**Text shown:**
When artists are inspired by political issues, when they are examining the possibilities of the representation of geographical continuities and discontinuities, they may use wide range of forms and media. Some mix wood and drawings to create the sculptures and reliefs targeting the topic of the destruction of environment (check out our article about the work by Tadashi Kawamata); some use video, photography, texts for investigating the intersections between politics, language and identity (for example the work by Andrea Geyer). Yet, some artists began their works by questioning the political, geographical, architectural and social issues with a simple line. What is usually perceived as the simplest artistic move (drawing a line) is a starting point for creating complex and multi-layered works, dealing with very complicated themes. The group show at tête entitled A line began gathers five artists who use the line as a guide leading to different outcomes.

**Written task 1:** Reproduce the passage about the group show A line began word for word, in full.

**Data listing:**
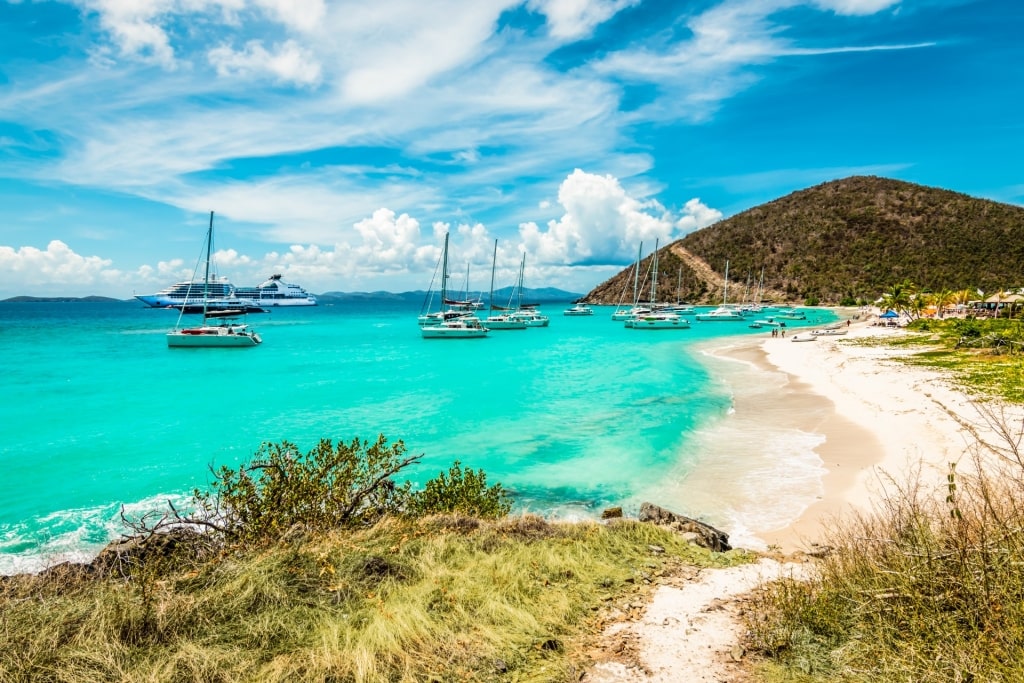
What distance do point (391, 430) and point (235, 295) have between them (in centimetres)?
15608

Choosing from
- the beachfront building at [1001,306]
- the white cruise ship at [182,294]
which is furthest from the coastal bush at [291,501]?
the white cruise ship at [182,294]

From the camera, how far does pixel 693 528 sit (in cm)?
981

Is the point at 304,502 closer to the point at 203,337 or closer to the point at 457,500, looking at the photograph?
the point at 457,500

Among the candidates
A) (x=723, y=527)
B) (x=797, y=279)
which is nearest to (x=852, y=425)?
(x=723, y=527)

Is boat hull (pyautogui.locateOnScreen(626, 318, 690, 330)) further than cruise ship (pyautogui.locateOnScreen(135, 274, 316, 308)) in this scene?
No

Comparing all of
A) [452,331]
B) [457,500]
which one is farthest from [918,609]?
[452,331]

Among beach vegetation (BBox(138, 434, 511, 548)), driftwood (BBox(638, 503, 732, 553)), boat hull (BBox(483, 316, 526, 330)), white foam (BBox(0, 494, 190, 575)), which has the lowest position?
white foam (BBox(0, 494, 190, 575))

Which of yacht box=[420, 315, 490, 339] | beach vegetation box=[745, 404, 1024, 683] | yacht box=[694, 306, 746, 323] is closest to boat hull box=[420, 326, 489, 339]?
yacht box=[420, 315, 490, 339]

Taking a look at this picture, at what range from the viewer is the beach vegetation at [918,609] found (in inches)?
145

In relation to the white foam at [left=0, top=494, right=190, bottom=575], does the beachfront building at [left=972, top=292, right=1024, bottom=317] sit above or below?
above

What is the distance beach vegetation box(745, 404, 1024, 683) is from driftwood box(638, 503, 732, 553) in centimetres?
360

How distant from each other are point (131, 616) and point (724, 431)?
65.4ft

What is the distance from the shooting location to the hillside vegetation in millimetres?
100000

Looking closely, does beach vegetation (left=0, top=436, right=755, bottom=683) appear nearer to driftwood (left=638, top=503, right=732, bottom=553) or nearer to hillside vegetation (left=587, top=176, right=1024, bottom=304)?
driftwood (left=638, top=503, right=732, bottom=553)
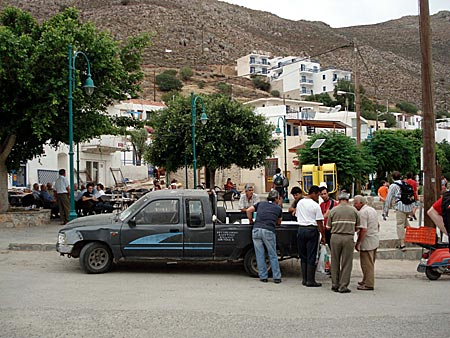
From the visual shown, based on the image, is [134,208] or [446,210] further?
[134,208]

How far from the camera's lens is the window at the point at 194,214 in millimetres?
10148

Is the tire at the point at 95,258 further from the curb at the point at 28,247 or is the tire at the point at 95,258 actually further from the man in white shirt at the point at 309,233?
the man in white shirt at the point at 309,233

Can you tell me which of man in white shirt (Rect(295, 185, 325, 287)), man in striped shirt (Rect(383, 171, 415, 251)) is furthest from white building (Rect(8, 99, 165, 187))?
man in white shirt (Rect(295, 185, 325, 287))

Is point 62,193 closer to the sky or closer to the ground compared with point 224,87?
closer to the ground

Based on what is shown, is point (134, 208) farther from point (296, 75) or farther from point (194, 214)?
point (296, 75)

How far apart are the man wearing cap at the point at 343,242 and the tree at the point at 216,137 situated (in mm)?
21735

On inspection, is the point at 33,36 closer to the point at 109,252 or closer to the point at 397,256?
the point at 109,252

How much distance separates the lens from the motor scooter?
1002 cm

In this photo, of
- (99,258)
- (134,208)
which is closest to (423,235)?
(134,208)

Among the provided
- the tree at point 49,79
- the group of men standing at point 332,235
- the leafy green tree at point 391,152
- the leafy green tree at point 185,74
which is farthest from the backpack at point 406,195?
the leafy green tree at point 185,74

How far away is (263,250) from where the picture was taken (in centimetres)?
976

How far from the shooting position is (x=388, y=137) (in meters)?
40.6

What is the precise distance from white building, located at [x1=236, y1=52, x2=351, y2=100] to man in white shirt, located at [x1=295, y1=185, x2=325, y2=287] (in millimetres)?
99793

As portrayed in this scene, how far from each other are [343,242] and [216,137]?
22.7 m
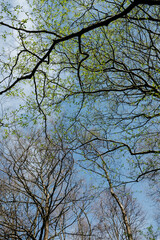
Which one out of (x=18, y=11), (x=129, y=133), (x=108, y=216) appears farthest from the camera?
(x=108, y=216)

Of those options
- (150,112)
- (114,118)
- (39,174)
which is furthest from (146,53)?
(39,174)

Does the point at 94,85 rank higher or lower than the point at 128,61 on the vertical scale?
lower

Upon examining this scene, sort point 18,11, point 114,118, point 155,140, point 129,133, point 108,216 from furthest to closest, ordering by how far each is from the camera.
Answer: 1. point 108,216
2. point 114,118
3. point 155,140
4. point 129,133
5. point 18,11

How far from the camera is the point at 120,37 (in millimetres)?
6980

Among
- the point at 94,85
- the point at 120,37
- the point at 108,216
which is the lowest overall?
the point at 108,216

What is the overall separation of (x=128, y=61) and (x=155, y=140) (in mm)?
3486

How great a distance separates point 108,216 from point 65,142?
9.52 meters

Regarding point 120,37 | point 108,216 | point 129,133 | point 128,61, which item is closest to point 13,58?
point 120,37

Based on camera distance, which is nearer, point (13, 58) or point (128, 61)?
point (13, 58)

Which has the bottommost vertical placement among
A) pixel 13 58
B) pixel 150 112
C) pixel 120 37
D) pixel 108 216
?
pixel 108 216

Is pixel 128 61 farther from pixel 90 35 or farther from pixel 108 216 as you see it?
pixel 108 216

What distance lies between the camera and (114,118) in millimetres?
7309

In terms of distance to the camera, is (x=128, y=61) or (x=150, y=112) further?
(x=128, y=61)

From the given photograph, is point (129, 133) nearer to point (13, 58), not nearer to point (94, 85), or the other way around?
point (94, 85)
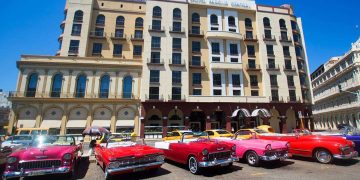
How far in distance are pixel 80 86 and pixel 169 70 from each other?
559 inches

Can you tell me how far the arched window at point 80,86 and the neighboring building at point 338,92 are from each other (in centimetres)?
4879

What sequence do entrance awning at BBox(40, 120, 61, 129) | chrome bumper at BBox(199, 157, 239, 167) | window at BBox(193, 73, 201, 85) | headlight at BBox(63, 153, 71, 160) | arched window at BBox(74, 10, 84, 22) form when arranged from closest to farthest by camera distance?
headlight at BBox(63, 153, 71, 160), chrome bumper at BBox(199, 157, 239, 167), entrance awning at BBox(40, 120, 61, 129), window at BBox(193, 73, 201, 85), arched window at BBox(74, 10, 84, 22)

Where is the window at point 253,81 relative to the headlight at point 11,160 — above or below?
above

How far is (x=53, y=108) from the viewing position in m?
28.9

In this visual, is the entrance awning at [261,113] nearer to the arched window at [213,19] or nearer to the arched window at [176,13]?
the arched window at [213,19]

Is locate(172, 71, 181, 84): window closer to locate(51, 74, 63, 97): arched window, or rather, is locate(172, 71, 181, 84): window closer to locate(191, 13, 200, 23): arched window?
locate(191, 13, 200, 23): arched window

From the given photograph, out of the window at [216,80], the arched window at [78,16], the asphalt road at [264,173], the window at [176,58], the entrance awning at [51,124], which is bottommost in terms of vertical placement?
the asphalt road at [264,173]

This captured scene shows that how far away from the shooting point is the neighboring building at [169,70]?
96.5ft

**Written task 2:** Rewrite the entries as a Markdown table with the columns Row and Line. Cover everything from the line containing "From the given photograph, out" down to the last line of the entries, both ends included, and leave out blank lines.

**Complete response 1:**
When artists are inspired by political issues, when they are examining the possibilities of the representation of geographical continuities and discontinuities, they may use wide range of forms and media. Some mix wood and drawings to create the sculptures and reliefs targeting the topic of the destruction of environment (check out our article about the work by Tadashi Kawamata); some use video, photography, texts for investigating the intersections between politics, language and identity (for example the work by Andrea Geyer). Yet, some artists began their works by questioning the political, geographical, architectural and social issues with a simple line. What is usually perceived as the simplest artistic move (drawing a line) is a starting point for creating complex and multi-layered works, dealing with very complicated themes. The group show at tête entitled A line began gathers five artists who use the line as a guide leading to different outcomes.

**Complete response 2:**
| Row | Line |
|---|---|
| 1 | From the given photograph, out of the window at [216,80], the arched window at [78,16], the asphalt road at [264,173], the window at [176,58], the entrance awning at [51,124], which is bottommost in terms of vertical placement? |
| 2 | the asphalt road at [264,173] |
| 3 | This captured scene shows that how far away from the shooting point is the neighboring building at [169,70]? |
| 4 | 96.5ft |